こういうことは、日本でもありえます。普通の人は、法律を守りたいし、犯罪もしたくありません。しかし、いくら働いても、食べることしかできない水準がつづくと、「違法でも儲かる」方に流れやすくなる。
「日本人と外国人の賃金水準を同じにする」とどうなるでしょうか? 「厳格に実行されたら」と仮定して考えます。
まず第一に、日本語を話せない外国人は、仕事につきにくくなるでしょう。つまり、「日本語をペラペラ話す」というだけで、日本人が有利になります。

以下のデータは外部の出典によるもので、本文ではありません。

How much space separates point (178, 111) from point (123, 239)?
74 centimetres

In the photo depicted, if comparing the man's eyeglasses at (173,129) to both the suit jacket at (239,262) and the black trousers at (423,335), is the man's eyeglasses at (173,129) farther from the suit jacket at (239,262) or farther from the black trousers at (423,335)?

第二に、日本語をペラペラ話す外国人の給料は上がるでしょう。そのことは、彼らがシャドウサイドに流れるのを防ぎます。第三に、日本が極端な格差社会になるのを防ぎます。
モスクワの状況を見てみましょう。朝起きて家を出る。道路の清掃をしているのは、皆中央アジアの人達です。スーパーに入ると、従業員の多くは、中央アジアの人達です(ロシア人も、たまにいる)。建設現場で働いているのは、ほとんどが中央アジアの人達です。タクシーの運転手をしているのは、ほとんどが中央アジアかコーカサスの人たちです(ロシア人もたまにいる)。
モスクワは、ロシア人と3K外国人労働者、移民でくっきりと人生の明暗が分かれてしまいました。そして、ロシア人は、「移民が多すぎる。イスラム教徒だらけだ!」と憤り、3K外国人労働者は、差別を感じるのと長時間低賃金労働に怒りを感じています。
私は、日本人ということで、中央アジアやコーカサスの人たちとも気楽に話すことができます。打ち解けてくると、彼らが口にするのは、ロシアやロシア人に対する静かな怒り、憎しみです。ロシア人はロシア人で、「なら、来るな! 俺はおまえたちを呼んでない!」と憤っている。
ちなみほとんどのロシア人も中央アジア人も、話してみると善良な人達です。間違った政策が、善良な人達同士を対立させているのです。